>> BEGIN

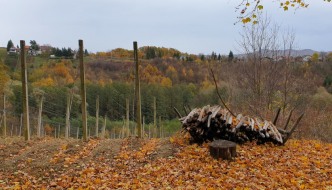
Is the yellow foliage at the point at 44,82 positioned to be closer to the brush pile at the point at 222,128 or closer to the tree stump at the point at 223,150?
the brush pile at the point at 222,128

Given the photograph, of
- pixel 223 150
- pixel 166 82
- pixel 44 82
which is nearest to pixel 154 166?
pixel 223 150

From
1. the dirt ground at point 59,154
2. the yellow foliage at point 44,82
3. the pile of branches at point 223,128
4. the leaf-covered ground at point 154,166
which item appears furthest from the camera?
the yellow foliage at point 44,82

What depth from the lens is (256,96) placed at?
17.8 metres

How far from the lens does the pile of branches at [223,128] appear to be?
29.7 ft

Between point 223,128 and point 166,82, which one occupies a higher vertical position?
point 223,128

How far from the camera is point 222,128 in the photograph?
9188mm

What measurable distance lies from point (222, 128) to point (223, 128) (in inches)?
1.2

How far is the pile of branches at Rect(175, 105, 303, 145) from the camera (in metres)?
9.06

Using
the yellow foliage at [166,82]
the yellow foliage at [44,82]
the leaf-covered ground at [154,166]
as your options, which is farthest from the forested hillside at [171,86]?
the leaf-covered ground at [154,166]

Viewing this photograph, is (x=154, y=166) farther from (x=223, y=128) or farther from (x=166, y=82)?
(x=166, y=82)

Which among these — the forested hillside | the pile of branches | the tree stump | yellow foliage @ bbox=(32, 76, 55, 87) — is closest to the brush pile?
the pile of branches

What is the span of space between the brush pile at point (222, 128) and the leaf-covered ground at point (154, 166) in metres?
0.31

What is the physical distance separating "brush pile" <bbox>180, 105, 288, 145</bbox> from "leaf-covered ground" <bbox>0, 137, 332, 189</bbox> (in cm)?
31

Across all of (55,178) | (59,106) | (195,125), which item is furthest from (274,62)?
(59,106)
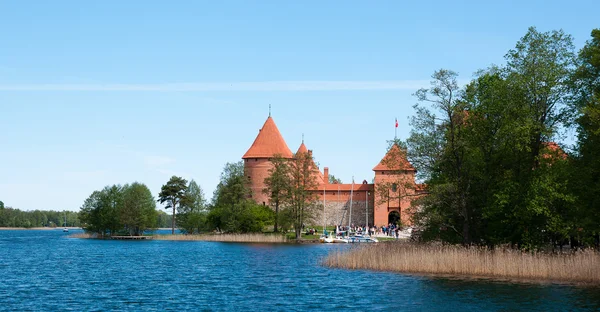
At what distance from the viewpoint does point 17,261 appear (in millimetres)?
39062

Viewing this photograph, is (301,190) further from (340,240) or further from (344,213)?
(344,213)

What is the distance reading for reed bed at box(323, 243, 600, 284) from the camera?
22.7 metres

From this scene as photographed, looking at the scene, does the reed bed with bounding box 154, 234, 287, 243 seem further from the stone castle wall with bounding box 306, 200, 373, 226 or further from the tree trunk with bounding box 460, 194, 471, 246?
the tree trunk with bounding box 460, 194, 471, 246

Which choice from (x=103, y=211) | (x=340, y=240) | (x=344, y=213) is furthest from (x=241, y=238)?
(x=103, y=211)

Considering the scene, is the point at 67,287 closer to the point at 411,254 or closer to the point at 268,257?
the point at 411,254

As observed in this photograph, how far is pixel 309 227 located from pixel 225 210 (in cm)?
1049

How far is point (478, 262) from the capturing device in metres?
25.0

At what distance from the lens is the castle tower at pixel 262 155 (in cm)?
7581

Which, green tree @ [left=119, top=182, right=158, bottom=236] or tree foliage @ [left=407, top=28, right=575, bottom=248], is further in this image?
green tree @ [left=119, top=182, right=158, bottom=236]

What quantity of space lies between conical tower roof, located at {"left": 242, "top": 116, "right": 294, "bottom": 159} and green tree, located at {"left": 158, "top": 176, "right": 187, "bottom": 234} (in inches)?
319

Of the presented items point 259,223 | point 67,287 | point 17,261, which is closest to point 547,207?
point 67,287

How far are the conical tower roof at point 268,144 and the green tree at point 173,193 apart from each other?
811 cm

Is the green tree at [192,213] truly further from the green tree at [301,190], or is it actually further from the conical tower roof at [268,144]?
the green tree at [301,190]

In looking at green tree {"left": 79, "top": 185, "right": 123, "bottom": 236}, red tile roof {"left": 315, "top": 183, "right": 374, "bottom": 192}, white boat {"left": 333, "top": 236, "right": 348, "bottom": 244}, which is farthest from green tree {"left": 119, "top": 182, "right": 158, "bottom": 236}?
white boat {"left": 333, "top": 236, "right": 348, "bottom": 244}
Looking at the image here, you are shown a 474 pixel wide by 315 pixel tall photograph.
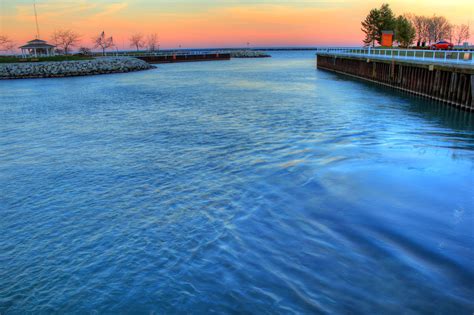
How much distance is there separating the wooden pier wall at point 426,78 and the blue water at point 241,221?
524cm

>> END

What you will do. Rewrite everything from the line containing "Of the presented" down to the end of the data, swapping "conical tower roof" for "cone-shaped tower roof" and leaving all else unchanged. Omit the pictures from your answer.

Finished exercise.
Of the presented items point 259,223 | point 67,287 | point 17,261, which is closest to point 547,207?
point 67,287

How far are the cone-shaped tower roof at point 268,144 and the green tree at point 173,193 apart from each other?
811 cm

Is the green tree at [192,213] truly further from the green tree at [301,190], or is it actually further from the cone-shaped tower roof at [268,144]?
the green tree at [301,190]

In looking at green tree {"left": 79, "top": 185, "right": 123, "bottom": 236}, red tile roof {"left": 315, "top": 183, "right": 374, "bottom": 192}, white boat {"left": 333, "top": 236, "right": 348, "bottom": 244}, which is farthest from green tree {"left": 119, "top": 182, "right": 158, "bottom": 236}?
white boat {"left": 333, "top": 236, "right": 348, "bottom": 244}
Looking at the image here, you are shown a 474 pixel wide by 315 pixel tall photograph.
How much distance is there separating the wooden pier wall at point 426,78 and the blue water at point 241,221?
524cm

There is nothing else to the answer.